◆ **Task brief**: List every person named in the mailing-list thread below.

◆ **Given passage**:
- Opening Delimiter -
[Tarantool-patches] [PATCH v10 3/4] limbo: filter incoming synchro requests

Thu Aug 12 19:59:31 MSK 2021

On 10.08.2021 17:36, Cyrill Gorcunov wrote:
> On Tue, Aug 10, 2021 at 03:31:04PM +0300, Vladislav Shpilevoy wrote:
>>>
>>>   | I could add some operations here but not sure if it worth it.
>>>
>>> Letme state it clear then - I could add this assert() if you insist
>>> but I think we aready spread too many assertions all over the code,
>>> and if it is possible I would be glad not to add new ones. After all
>>> either we should add this assert() to each filter chain or not add
>>> at all, otherwise there will be kind of code imbalance.
>>
>> What is wrong with the assertions that you don't like adding them?
>> You add panics quite often, and they cost some perf. But asserts
>> just help to catch bugs and cost nothing in Release build.
> 
> I personally think that either some particular condition is critical
> so that you can't continue execution if it failed and because of this
> it must be tested even in release builds. And here panic() is needed.
> Or it is not critical and we don't need assert(). In particular for filtering
> case if we ocasionally called it where should not then it might trigger a
> false positive error breaking the replication but not corrupting data,
> and in such case it is ok and no assertion is needed. In reverse case,
> say enabling filtering in wrong place would cause data corruption then
> we need a panic not assert. So I don't see much point in assert calls
> at all. Surely I can add it if you prefer. Simply don't like.
> 
> You know, we've been talking with Serge today about enabling filtering
> all the time because this looks pretty fishy that I do turn it on/off.
> So I'm working on removing this code and the question with assert will
> disappear on its own.

Assertions help to catch tons of rubbish during tests. Like they
do quite often. Just grep by 'assert' in our github tickets. So please,
add them in all the non-trivial places. It is easier to drop trivial
ones on a review than try to spot places lacking the asserts.
- Closing Delimiter -
◆ **Provided material**:
- Opening Delimiter -
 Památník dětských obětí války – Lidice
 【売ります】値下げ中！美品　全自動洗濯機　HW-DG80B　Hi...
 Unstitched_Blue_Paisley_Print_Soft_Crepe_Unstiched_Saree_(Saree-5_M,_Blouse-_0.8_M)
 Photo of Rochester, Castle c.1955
- Closing Delimiter -
◆ **Task solution**: Cyrill Gorcunov, Vladislav Shpilevoy, Serge